### DOCUMENT EXTRACT
That was difficult to test. Had to temporarily patch the source code to make them appear a lot more often to get it working. I figured that they should probably enforce in Hai space too. |
An alternate solution would be a bit more expansive, but preserve the current fining behavior.
The bits from 2) are probably viable in their own pull, as the atrocity mechanic is not exactly used often and the current behavior seems not-quite-right, for governments that scan the player but don't care about atrocities. |
So if I understand you, the idea is that after the Free Worlds questline, the current state should be restored, and you should be attacked by Pester in say... Korath space? If that's the case, I'll have to rethink the content I'm developing (plugin for now, but trying to keep it stock-like). |
Implemented a new 'legality' node that allows individual governments to treat specific outfits or missions differently. No change to stock gameplay.
Pure mechanism now, no policy at all. No change to existing gameplay of stock or plugins that don't use it. And a nice new feature. And it still lets me solve the problem I'm having in my plugin. |
I like the idea of being able to set legality and fines differently depending on the government, but would you be able to provide some clarification of the syntax? In the example legality block, the named legality would be an atrocity in the Republic and a fine of 20,000 in the Free Worlds, but what does the And how I do integrate the legality block into an outfit? "Illegal name" and "Atrocity name" is a little unclear; do I replace For example, is this syntax proper or am I butchering it?

### DATA
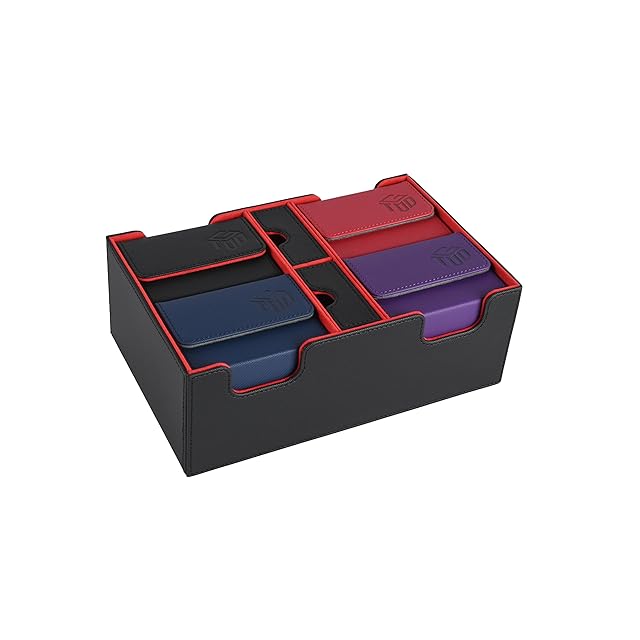 ♯Evc26FlポケモンずかんWマスコットギラティナ登場編全6種 | Pay ID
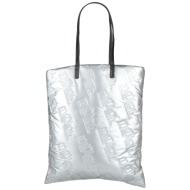 by far τσαντες τσάντα ...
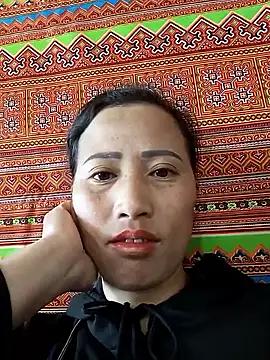 jerry-xx online show from February 23, 6:46 am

### WORK TO BE COMPLETED
Reproduce word for word everything in the legality discussion above, from "The bits from" down to "to stock gameplay.".

### TASK SOLUTION
The bits from 2) are probably viable in their own pull, as the atrocity mechanic is not exactly used often and the current behavior seems not-quite-right, for governments that scan the player but don't care about atrocities. |
So if I understand you, the idea is that after the Free Worlds questline, the current state should be restored, and you should be attacked by Pester in say... Korath space? If that's the case, I'll have to rethink the content I'm developing (plugin for now, but trying to keep it stock-like). |
Implemented a new 'legality' node that allows individual governments to treat specific outfits or missions differently. No change to stock gameplay.